*Requirement*.
Could every line below be written out exactly as it appears?

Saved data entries
· · · · · · ·
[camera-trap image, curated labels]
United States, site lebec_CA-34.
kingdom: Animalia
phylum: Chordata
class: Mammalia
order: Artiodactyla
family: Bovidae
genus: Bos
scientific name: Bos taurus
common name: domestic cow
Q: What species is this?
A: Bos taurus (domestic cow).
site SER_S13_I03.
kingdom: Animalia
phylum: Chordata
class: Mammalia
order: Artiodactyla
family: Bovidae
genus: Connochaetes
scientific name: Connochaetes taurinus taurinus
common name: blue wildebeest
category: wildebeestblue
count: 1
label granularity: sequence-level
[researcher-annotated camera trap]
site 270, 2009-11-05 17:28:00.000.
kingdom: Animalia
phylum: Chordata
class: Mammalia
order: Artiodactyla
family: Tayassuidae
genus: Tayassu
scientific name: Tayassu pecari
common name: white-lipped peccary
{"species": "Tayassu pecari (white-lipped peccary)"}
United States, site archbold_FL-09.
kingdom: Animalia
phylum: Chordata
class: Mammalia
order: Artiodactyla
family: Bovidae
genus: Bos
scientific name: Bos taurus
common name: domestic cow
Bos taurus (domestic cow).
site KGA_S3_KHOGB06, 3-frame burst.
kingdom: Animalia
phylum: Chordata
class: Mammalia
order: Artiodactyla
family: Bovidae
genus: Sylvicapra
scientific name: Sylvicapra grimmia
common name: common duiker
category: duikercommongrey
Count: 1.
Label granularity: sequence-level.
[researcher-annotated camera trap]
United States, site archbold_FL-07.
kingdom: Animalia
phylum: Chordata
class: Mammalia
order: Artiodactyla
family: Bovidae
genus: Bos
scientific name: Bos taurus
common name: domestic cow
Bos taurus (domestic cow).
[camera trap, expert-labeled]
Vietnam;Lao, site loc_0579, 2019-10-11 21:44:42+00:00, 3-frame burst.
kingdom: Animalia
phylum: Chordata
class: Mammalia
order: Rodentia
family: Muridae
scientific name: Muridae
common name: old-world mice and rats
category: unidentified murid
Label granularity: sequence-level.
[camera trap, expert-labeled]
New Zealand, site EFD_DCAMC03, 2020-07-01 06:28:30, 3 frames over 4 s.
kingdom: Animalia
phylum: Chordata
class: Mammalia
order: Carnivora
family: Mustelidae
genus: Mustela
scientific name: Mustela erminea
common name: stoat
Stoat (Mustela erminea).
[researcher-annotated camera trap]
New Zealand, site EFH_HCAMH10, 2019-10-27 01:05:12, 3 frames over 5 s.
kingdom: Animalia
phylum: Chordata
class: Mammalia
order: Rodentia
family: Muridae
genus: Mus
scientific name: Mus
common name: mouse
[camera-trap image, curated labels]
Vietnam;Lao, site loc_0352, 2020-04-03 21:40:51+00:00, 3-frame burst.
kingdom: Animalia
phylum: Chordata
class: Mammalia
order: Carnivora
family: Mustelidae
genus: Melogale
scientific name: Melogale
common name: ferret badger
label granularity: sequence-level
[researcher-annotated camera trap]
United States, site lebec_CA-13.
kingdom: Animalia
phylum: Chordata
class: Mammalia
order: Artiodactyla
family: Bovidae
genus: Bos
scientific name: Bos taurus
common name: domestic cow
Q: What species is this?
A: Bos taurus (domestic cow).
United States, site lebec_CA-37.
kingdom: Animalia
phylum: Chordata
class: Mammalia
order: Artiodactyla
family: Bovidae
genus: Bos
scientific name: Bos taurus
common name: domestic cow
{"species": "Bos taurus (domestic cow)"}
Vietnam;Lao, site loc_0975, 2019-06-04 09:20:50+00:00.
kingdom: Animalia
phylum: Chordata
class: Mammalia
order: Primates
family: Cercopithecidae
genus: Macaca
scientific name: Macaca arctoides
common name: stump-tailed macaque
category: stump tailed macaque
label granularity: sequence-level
· · · · · · ·
*Answer area*.
[camera-trap image, curated labels]
United States, site lebec_CA-34.
kingdom: Animalia
phylum: Chordata
class: Mammalia
order: Artiodactyla
family: Bovidae
genus: Bos
scientific name: Bos taurus
common name: domestic cow
Q: What species is this?
A: Bos taurus (domestic cow).
site SER_S13_I03.
kingdom: Animalia
phylum: Chordata
class: Mammalia
order: Artiodactyla
family: Bovidae
genus: Connochaetes
scientific name: Connochaetes taurinus taurinus
common name: blue wildebeest
category: wildebeestblue
count: 1
label granularity: sequence-level
[researcher-annotated camera trap]
site 270, 2009-11-05 17:28:00.000.
kingdom: Animalia
phylum: Chordata
class: Mammalia
order: Artiodactyla
family: Tayassuidae
genus: Tayassu
scientific name: Tayassu pecari
common name: white-lipped peccary
{"species": "Tayassu pecari (white-lipped peccary)"}
United States, site archbold_FL-09.
kingdom: Animalia
phylum: Chordata
class: Mammalia
order: Artiodactyla
family: Bovidae
genus: Bos
scientific name: Bos taurus
common name: domestic cow
Bos taurus (domestic cow).
site KGA_S3_KHOGB06, 3-frame burst.
kingdom: Animalia
phylum: Chordata
class: Mammalia
order: Artiodactyla
family: Bovidae
genus: Sylvicapra
scientific name: Sylvicapra grimmia
common name: common duiker
category: duikercommongrey
Count: 1.
Label granularity: sequence-level.
[researcher-annotated camera trap]
United States, site archbold_FL-07.
kingdom: Animalia
phylum: Chordata
class: Mammalia
order: Artiodactyla
family: Bovidae
genus: Bos
scientific name: Bos taurus
common name: domestic cow
Bos taurus (domestic cow).
[camera trap, expert-labeled]
Vietnam;Lao, site loc_0579, 2019-10-11 21:44:42+00:00, 3-frame burst.
kingdom: Animalia
phylum: Chordata
class: Mammalia
order: Rodentia
family: Muridae
scientific name: Muridae
common name: old-world mice and rats
category: unidentified murid
Label granularity: sequence-level.
[camera trap, expert-labeled]
New Zealand, site EFD_DCAMC03, 2020-07-01 06:28:30, 3 frames over 4 s.
kingdom: Animalia
phylum: Chordata
class: Mammalia
order: Carnivora
family: Mustelidae
genus: Mustela
scientific name: Mustela erminea
common name: stoat
Stoat (Mustela erminea).
[researcher-annotated camera trap]
New Zealand, site EFH_HCAMH10, 2019-10-27 01:05:12, 3 frames over 5 s.
kingdom: Animalia
phylum: Chordata
class: Mammalia
order: Rodentia
family: Muridae
genus: Mus
scientific name: Mus
common name: mouse
[camera-trap image, curated labels]
Vietnam;Lao, site loc_0352, 2020-04-03 21:40:51+00:00, 3-frame burst.
kingdom: Animalia
phylum: Chordata
class: Mammalia
order: Carnivora
family: Mustelidae
genus: Melogale
scientific name: Melogale
common name: ferret badger
label granularity: sequence-level
[researcher-annotated camera trap]
United States, site lebec_CA-13.
kingdom: Animalia
phylum: Chordata
class: Mammalia
order: Artiodactyla
family: Bovidae
genus: Bos
scientific name: Bos taurus
common name: domestic cow
Q: What species is this?
A: Bos taurus (domestic cow).
United States, site lebec_CA-37.
kingdom: Animalia
phylum: Chordata
class: Mammalia
order: Artiodactyla
family: Bovidae
genus: Bos
scientific name: Bos taurus
common name: domestic cow
{"species": "Bos taurus (domestic cow)"}
Vietnam;Lao, site loc_0975, 2019-06-04 09:20:50+00:00.
kingdom: Animalia
phylum: Chordata
class: Mammalia
order: Primates
family: Cercopithecidae
genus: Macaca
scientific name: Macaca arctoides
common name: stump-tailed macaque
category: stump tailed macaque
label granularity: sequence-level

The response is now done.